Most of us are aware of the main causes of global warming: the burgeoning
world population, and the rising living standards. The former we can do
nothing about. The global population has jumped from 3 billion in 1960
to 6.5 billion today, and is projected to reach 9 billion sometime between
2040 and 2050, well within the lifetime of the young among us. Not only
will these extra billions make their own contribution to global warming,
their production of carbon will be disproportionately higher as global
living standards improve - as we can see already in the case of China and
other fast-developing areas.
The Showa Spirit
Yet the way we, the earth's human population, live is the only variable
amenable to adjustment. Or is it? For the world's deprived masses surely
have a basic right to a better life, don't they? How can we ask them to
scale back just as they are emerging from misery?
No, we can't do that. Only we, the rich nations, can mend our profligate
habits. The sacrifices will have to come mostly from those who caused the
problem in the first place: the world's advanced, industrialized countries.
How difficult a task is that? It shouldn't be too onerous if we could only
recapture the way we lived 40, 50 years ago. I for one remember the time
when, in Japan, most if not all people were naturally careful in their
use of resources - water, paper, food, textile fabrics, car tires, heat.

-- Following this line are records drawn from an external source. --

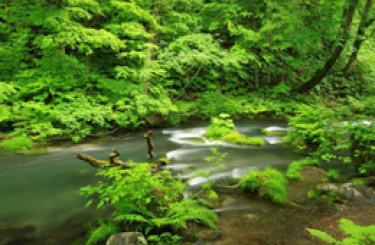 Vùng Tohoku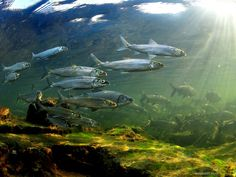 ciscoes canada underwater photography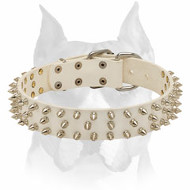 Amstaff White Leather Dog Collar with Spikes for Walking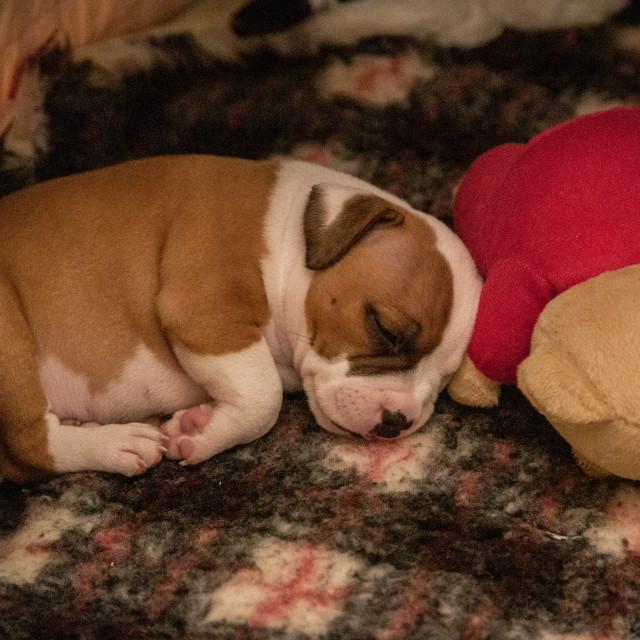 """Sleepy puppy"" stock image"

Much of it was routinely trapped or recycled. It wasn't a big deal. No
talk then about 'saving the planet' - it just made good sense, and it saved
money along the way.
Just consider these excellent Showa customs:
- The bathtub needed to be filled and heated only once a day, as the whole family washed outside the tub
- Envelopes of incoming letters were carefully opened, turned inside out, glued back together and reused
- Some food scraps were kept for recycling: onion skins for use as dye;
tea leaves to sweep up floor dust; orange peels for flavouring; leftover
toast for bread crumbs; bamboo husks for use as shibui 'plates.'
- Shirts and blouses were repaired, socks darned, skirts shortened if fashion required it, with the removed part kept to be sewn back on later, if fashion dictated a reversal
- Worn tires were 'retreaded' with a new glued-on sculptured surface
- The kotatsu was a great way to capture heat at minimal cost, and if your back stayed cold, you put on your quilted kimono or wool vest
- Shopping bags were recycled as rubbish bags, boxes and tins kept for
re-use as containers in cupboards and closets
I'm sure every survivor of those homely Showa days can add to this list.
Some of us didn't really change our habits greatly even when the economic
need for them had evaporated. But the younger generation, having no personal
memory of those frugal times, may well laugh at such penny-pinching behaviour.
(Though for some, a meager income may be a natural incentive to do some
penny-pinching of their own, like shopping at flea markets).
But it is not so much the actual saving achieved by, say, recycling old
clothes or resoling your shoes, that is at stake, it is the spirit behind
that kind of effort that is worth resurrecting. Once we learn again to
value the integrity of things, and to use energy, food and materials intelligently
- not to save money but to avoid needless waste - we will be making a real
contribution to 'saving the planet'.
And we will be reducing our personal footprint by a size or two.